There were some USB issues with some routers concerning auto mount in last couple builds.
Not sure that applied to you.
Have to check your routers forum new build thread for more info on that.
To clarify, I cannot get NAS and SMB to work locally. It wont mount the drive R/W. The default linksys firmware works with it just fine if I reboot to the original firmware.
I realize I should be able to see it through OVPN, sorry for the confusion I should have clarified this better.

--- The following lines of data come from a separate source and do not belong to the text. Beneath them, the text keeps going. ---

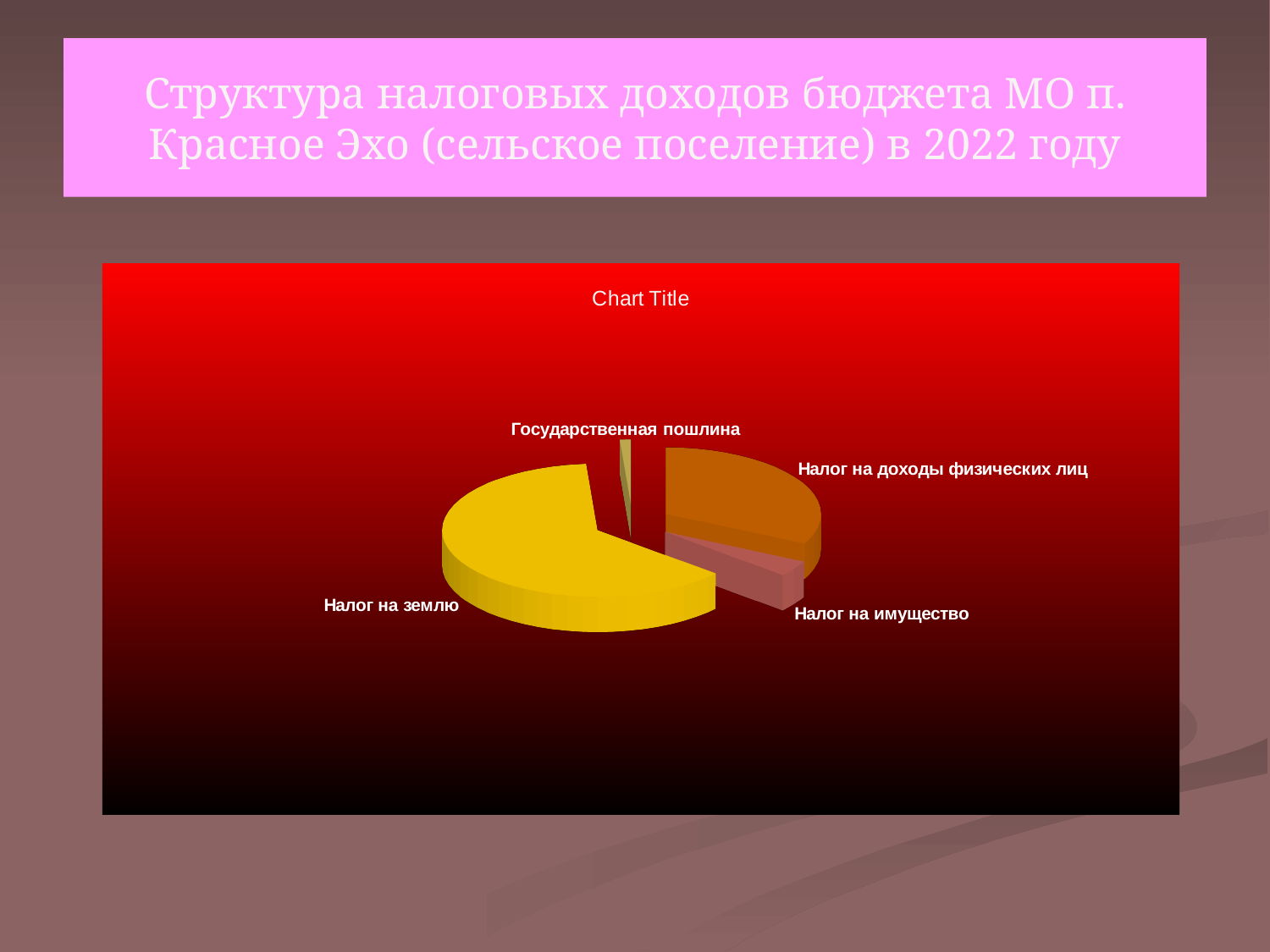
Which slice is larger: Налог на имущество or Государственная пошлина? Налог на имущество Which category has the largest slice of the pie? Налог на землю Which slice is larger: Налог на землю or Налог на доходы физических лиц? Налог на землю Which slice is larger: Налог на землю or Налог на имущество? Налог на землю What title is printed above the pie chart? Chart Title How many slices does the pie chart have? 4 Which category has the smallest slice of the pie? Государственная пошлина What colour is the slice for Налог на землю? yellow What kind of chart is shown on the slide? pie chart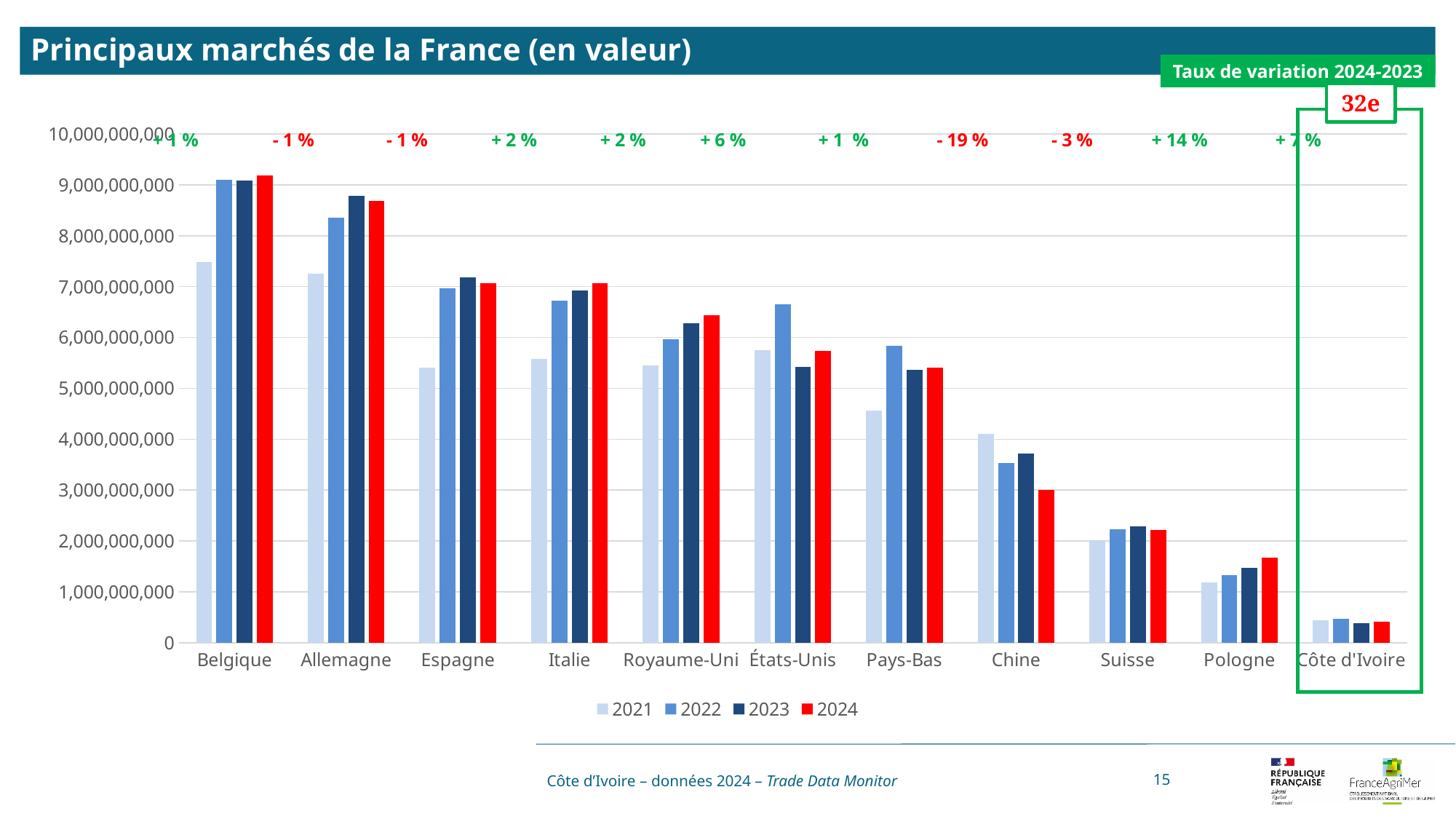
How many countries are shown on the x axis of the chart? 11 What is the 2024-2023 variation rate shown for Pologne? + 14 % Which country has the lowest 2024 value? Côte d'Ivoire How many series does the legend list? 4 What kind of chart is shown on the slide? bar chart Do the values for Pologne rise or fall from 2021 to 2024? rise What is the 2024-2023 variation rate shown for Chine? - 19 % Which is larger: the 2022 value for États-Unis or the 2022 value for Pays-Bas? États-Unis What is the title of the chart? Principaux marchés de la France (en valeur) Is the 2024 value for Suisse greater or less than 3,000,000,000? less Which country has the highest 2024 value? Belgique Is the 2022 value for Allemagne greater or less than 8,000,000,000? greater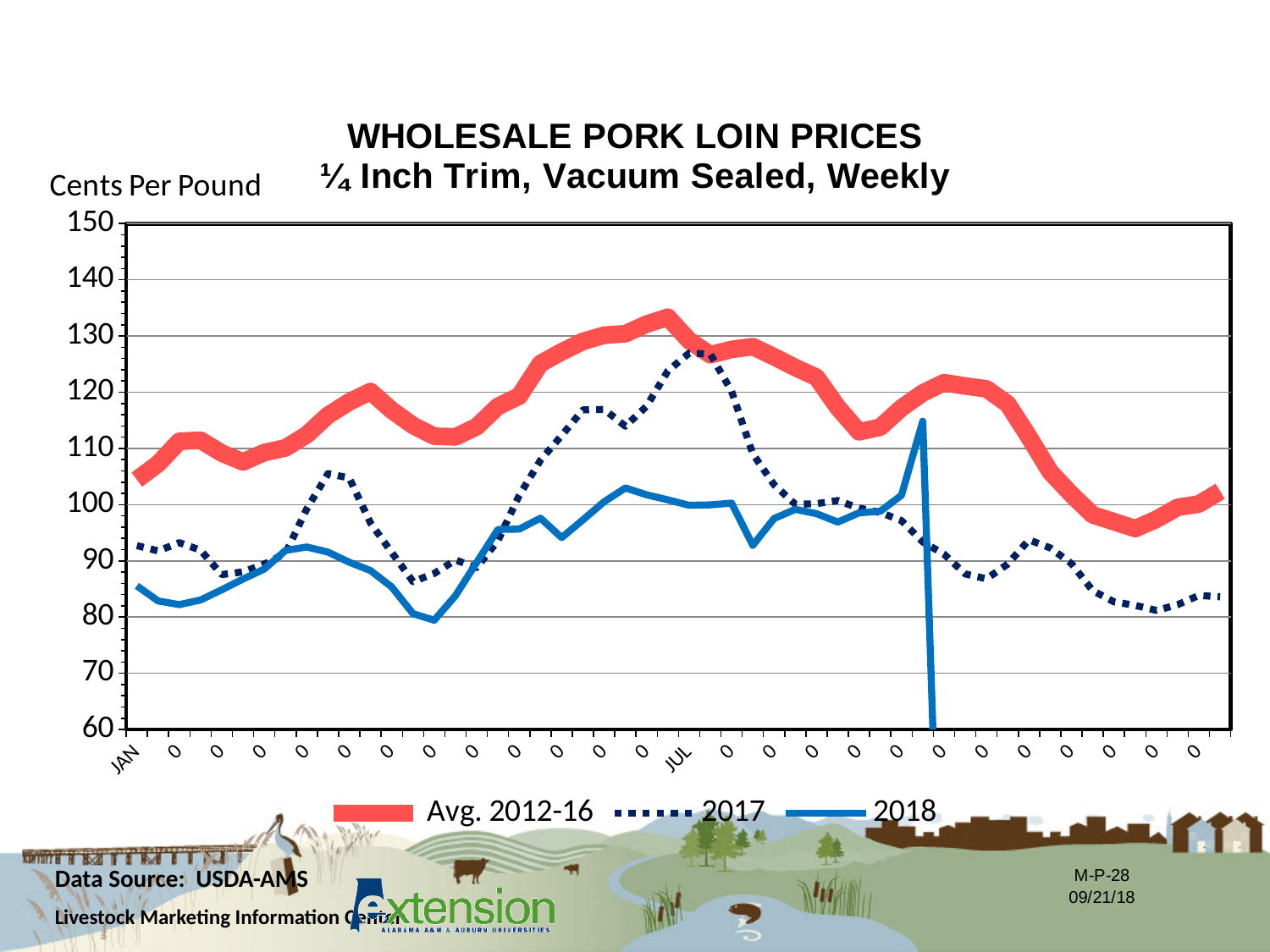
How many series does the legend list? 3 Is the value of the Avg. 2012-16 series at JAN greater or less than 100? greater Is the value of the 2018 series at JAN greater or less than 90? less What are the three series listed in the legend? Avg. 2012-16, 2017, 2018 At JAN, which series has the higher value: Avg. 2012-16 or 2018? Avg. 2012-16 What kind of chart is shown on the slide? line chart Is the peak value of the Avg. 2012-16 series greater or less than 130? greater What unit is shown on the y axis of the chart? Cents Per Pound Does the Avg. 2012-16 series rise or fall from JUL to the end of the year? fall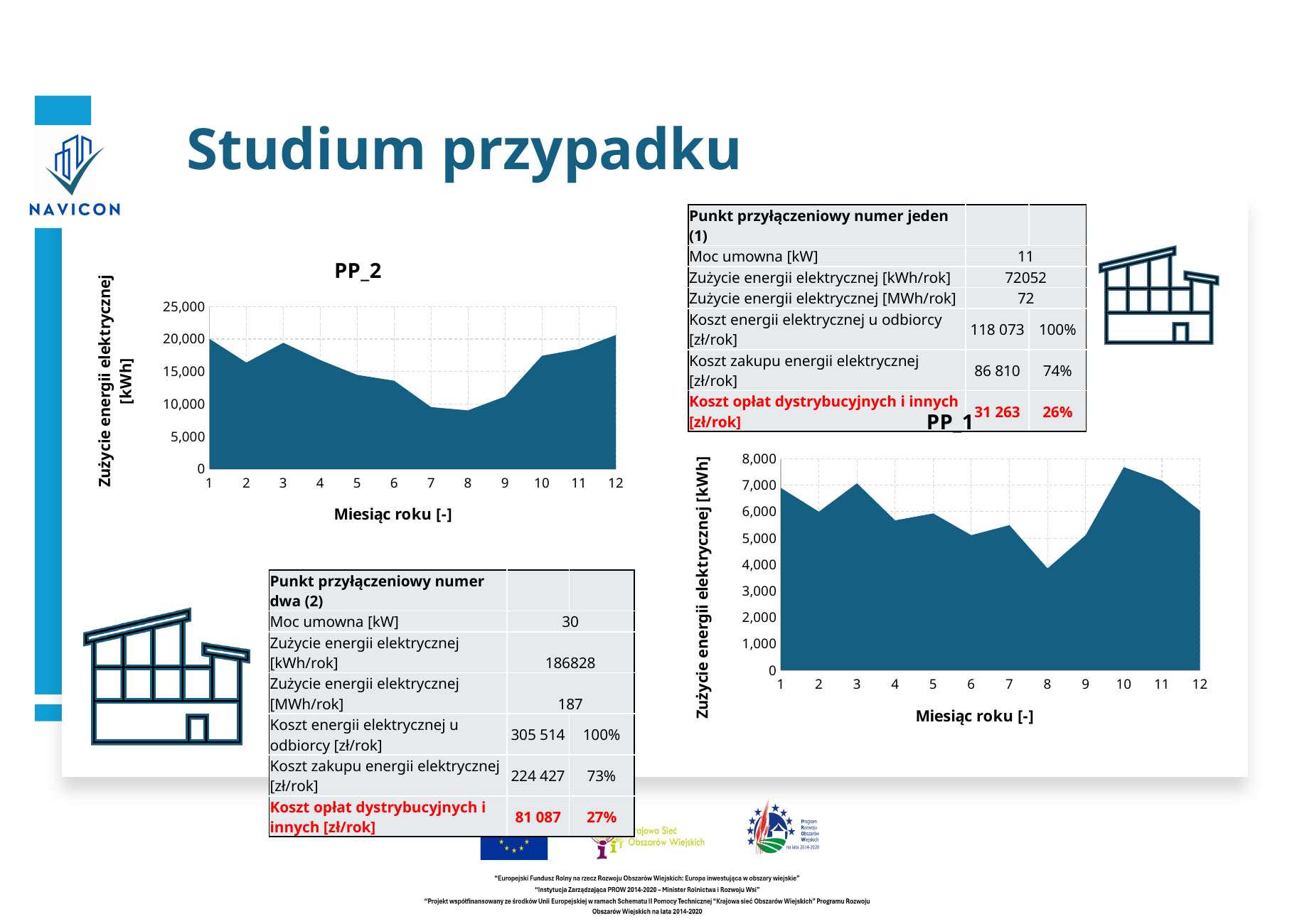
In the PP_1 chart, which month has the larger value, month 1 or month 9? 1 In the PP_1 chart, is the value for month 8 greater or less than 5,000? less What is the x-axis title of the PP_1 chart? Miesiąc roku [-] How many months are plotted on the x axis of the PP_1 chart? 12 In the PP_2 chart, is the value for month 1 greater or less than 15,000? greater In the PP_1 chart, which month has the highest electricity consumption? 10 In the PP_1 chart, is the value for month 10 greater or less than 7,000? greater In the PP_2 chart, which month has the larger value, month 3 or month 7? 3 In the PP_2 chart, do the values rise or fall from month 8 to month 12? rise What kind of chart is the PP_2 chart? area chart In the PP_1 chart, which month has the lowest electricity consumption? 8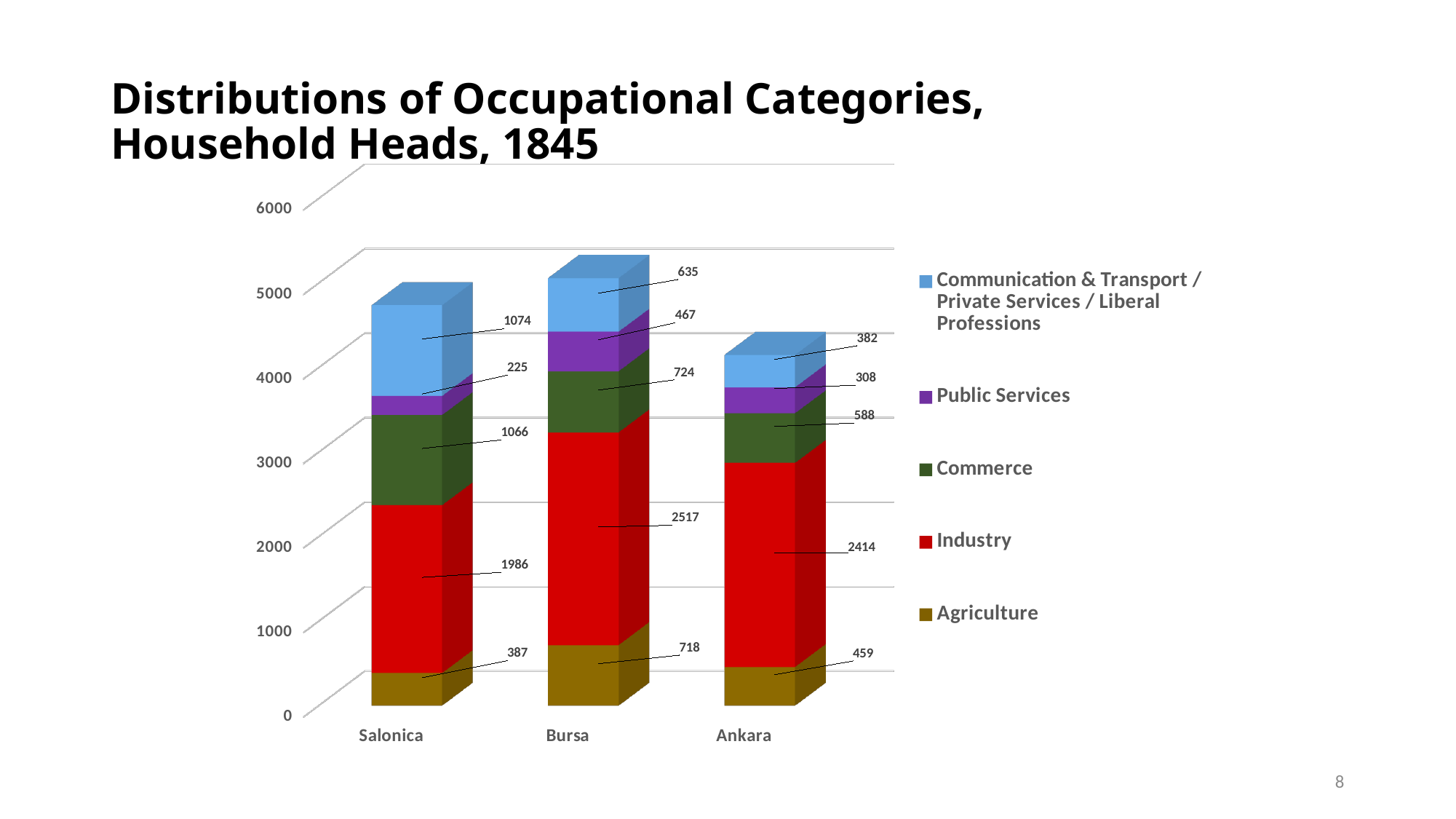
What is the title of the slide? Distributions of Occupational Categories, Household Heads, 1845 How many cities are shown on the x axis? 3 Which city has the lowest Public Services value? Salonica What is the difference between the Industry values for Bursa and Ankara? 103 How many series does the legend list? 5 What is the total of the stacked bar for Bursa? 5061 Which city has the highest Industry value? Bursa Which city has the larger Commerce value, Salonica or Bursa? Salonica What is the Industry value for Bursa? 2517 What is the Communication & Transport / Private Services / Liberal Professions value for Ankara? 382 What kind of chart is shown on the slide? Stacked bar chart What is the Agriculture value for Salonica? 387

There were some USB issues with some routers concerning auto mount in last couple builds.
Not sure that applied to you.
Have to check your routers forum new build thread for more info on that.
Brainslayer said it should work, and others have reported NAS working in this build. I tried re-flashing DDWRT as well with no luck. Past validating that my settings seemed right Brainslayer was busy/moved on.
Edit: For some reason it works now after the refomat. I am super happy but unsatisfied lol. It seems more random issue than something I can learn from.